§ REQUIRED TASK:
Reproduce everything from the line containing "Which among" down to the end of the data, without any changes.

----------

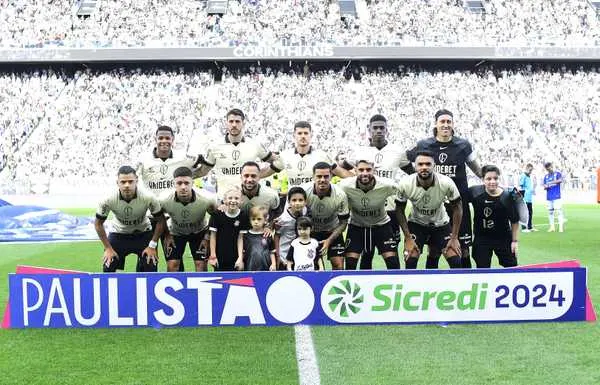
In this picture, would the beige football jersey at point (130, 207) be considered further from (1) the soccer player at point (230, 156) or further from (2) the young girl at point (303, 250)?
(2) the young girl at point (303, 250)

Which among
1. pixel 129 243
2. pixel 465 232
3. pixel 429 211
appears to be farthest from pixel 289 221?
pixel 465 232

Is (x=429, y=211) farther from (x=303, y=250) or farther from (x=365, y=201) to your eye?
(x=303, y=250)

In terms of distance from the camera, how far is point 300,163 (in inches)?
325

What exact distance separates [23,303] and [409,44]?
33.4 m

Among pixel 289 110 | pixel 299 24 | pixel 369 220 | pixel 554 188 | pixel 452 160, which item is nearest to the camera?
pixel 369 220

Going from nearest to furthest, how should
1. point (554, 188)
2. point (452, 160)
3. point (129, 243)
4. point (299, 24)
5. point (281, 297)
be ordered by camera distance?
1. point (281, 297)
2. point (452, 160)
3. point (129, 243)
4. point (554, 188)
5. point (299, 24)

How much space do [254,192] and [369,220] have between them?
1269 mm

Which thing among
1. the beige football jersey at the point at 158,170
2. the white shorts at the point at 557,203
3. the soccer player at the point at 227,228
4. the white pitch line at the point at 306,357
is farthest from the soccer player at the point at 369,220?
the white shorts at the point at 557,203

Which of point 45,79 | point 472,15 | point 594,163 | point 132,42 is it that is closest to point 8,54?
point 45,79

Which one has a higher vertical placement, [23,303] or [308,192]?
[308,192]

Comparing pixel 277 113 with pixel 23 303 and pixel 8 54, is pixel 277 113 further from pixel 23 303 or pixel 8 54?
pixel 23 303

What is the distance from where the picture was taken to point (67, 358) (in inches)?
221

----------

§ RESPONSE:
Which among
1. pixel 129 243
2. pixel 465 232
3. pixel 429 211
appears to be farthest from pixel 289 221?
pixel 465 232

Is (x=429, y=211) farther from (x=303, y=250) or farther from (x=365, y=201) to your eye?
(x=303, y=250)

In terms of distance from the camera, how far is point 300,163 (in inches)?
325

What exact distance separates [23,303] and [409,44]?
33.4 m

Among pixel 289 110 | pixel 299 24 | pixel 369 220 | pixel 554 188 | pixel 452 160, which item is nearest to the camera?
pixel 369 220

Going from nearest to furthest, how should
1. point (554, 188)
2. point (452, 160)
3. point (129, 243)
4. point (299, 24)
5. point (281, 297)
be ordered by camera distance?
1. point (281, 297)
2. point (452, 160)
3. point (129, 243)
4. point (554, 188)
5. point (299, 24)

How much space do [254,192] and [369,220] have between them?
1269 mm

Which thing among
1. the beige football jersey at the point at 158,170
2. the white shorts at the point at 557,203
3. the soccer player at the point at 227,228
4. the white pitch line at the point at 306,357
is farthest from the soccer player at the point at 369,220?
the white shorts at the point at 557,203

Which of point 45,79 | point 472,15 | point 594,163 | point 132,42 is it that is closest to point 8,54?
point 45,79

Which one has a higher vertical placement, [23,303] or [308,192]?
[308,192]

Comparing pixel 277 113 with pixel 23 303 and pixel 8 54, is pixel 277 113 further from pixel 23 303 or pixel 8 54?
pixel 23 303

What is the distance from where the picture was taken to point (67, 358) (in inches)?
221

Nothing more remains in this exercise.